O günlerde balık ölümlerinin yanı sıra kaygı duyduğumuz bir diğer husus da canlıların temiz suya ulaşma hakkının engellenmesi idi.

Gelinen noktada yapılan dere ıslahı ve yürüyüş yollarından sonra hayvanların bırakın temiz suya ulaşmalarını derede akan suyu bile göremediklerine şahit oluyoruz.

Yapılan taşkın koruma tesisinin mesleki hesaplamalarını ve uygunluğunu bir kenara bırakıyorum. Ancak projenin hiç bir noktasında mühendisliğin en önemli ilkelerinden olan çevre ve ekoloji kurallarına hiç ama hiç dikkat edilmediğini görüyorum.

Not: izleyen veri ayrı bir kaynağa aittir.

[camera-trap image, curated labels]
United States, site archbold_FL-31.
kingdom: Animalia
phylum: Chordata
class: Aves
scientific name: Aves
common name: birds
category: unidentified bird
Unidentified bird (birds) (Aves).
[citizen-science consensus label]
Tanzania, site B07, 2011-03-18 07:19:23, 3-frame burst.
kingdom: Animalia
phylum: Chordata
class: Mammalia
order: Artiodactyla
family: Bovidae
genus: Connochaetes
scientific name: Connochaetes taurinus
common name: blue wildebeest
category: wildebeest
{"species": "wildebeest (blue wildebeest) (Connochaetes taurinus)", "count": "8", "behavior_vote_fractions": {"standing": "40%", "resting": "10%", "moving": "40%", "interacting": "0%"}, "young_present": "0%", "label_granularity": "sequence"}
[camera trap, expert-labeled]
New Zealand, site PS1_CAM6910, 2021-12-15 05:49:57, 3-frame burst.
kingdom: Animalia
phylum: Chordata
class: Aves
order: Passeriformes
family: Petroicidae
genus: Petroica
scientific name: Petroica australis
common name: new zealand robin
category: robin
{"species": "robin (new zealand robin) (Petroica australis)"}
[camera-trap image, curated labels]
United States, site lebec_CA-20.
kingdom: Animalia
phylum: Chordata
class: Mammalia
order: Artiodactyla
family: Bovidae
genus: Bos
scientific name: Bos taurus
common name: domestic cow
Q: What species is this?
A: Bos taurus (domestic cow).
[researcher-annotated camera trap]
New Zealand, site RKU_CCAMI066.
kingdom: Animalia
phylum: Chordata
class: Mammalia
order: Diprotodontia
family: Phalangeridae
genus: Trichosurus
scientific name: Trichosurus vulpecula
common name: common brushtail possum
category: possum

Yaban hayvanlarının ve sokak hayvanlarının temiz suya ulaşmaları kolaylıkla sağlanabilecek iken bu durumun göz ardı edilmesi bu projeyi hazırlayanların, onaylayanların ve yürütenlerin ufuksuzluğunu açıkça ortaya koymaktadır.

Daha geçen hafta Devlet Hastanesi’nin önünde su içmek için bir şekilde dereye inen sokak köpeğinin geri çıkamadığına gözlerimle şahit oldum. Şanslı idi en azından karnını doyurdum ancak belki de kaç noktada dereye su içmek için inip yuvasından, yavrusundan uzak kalan hayvanlar var ve olmaya devam edecek. Bu hayvanlar ya açlıktan ya da sele kapılıp ölecek.

Bu durumu asla göz ardı etmemeliyiz. Hala çözümler vardır. Ama öncelikle zihniyetin değişmesi gerekmektedir.

Gümüşhane’de iş hacmini artırmak amacı ile mi bilinmez gereksizce dereler betonla doldurulmaktadır.

Elzem durumda olan ve ıslah şart olan derelere en azından eğimli taş tahkimat yapılabilir. Ama eminim şuan Gümüşhane de yapılan taşkın koruma tesislerinin yarısından fazlası gereksiz ve tamamı yanlış yöntemlerle çözülmektedir.

Taşkın koruma tesisleri toprak erozyonunu engelleyici olduğundan elbette gereklidir. Ancak bakıldığında 100 yıl ömrü olan bir taşkın koruma tesisinin inşaatı sırasında yapılan yanlış kazılar ve kaybedilen verimli toprakların doğal halde 100 yılda erozyonla kaybolmayacak kadar fazla olduğunu görüyoruz.

Yani her zamanki gibi attığımız taş ürküttüğümüz kurbağaya değmemektedir. Sorsan büyük iş yapıyoruz derler.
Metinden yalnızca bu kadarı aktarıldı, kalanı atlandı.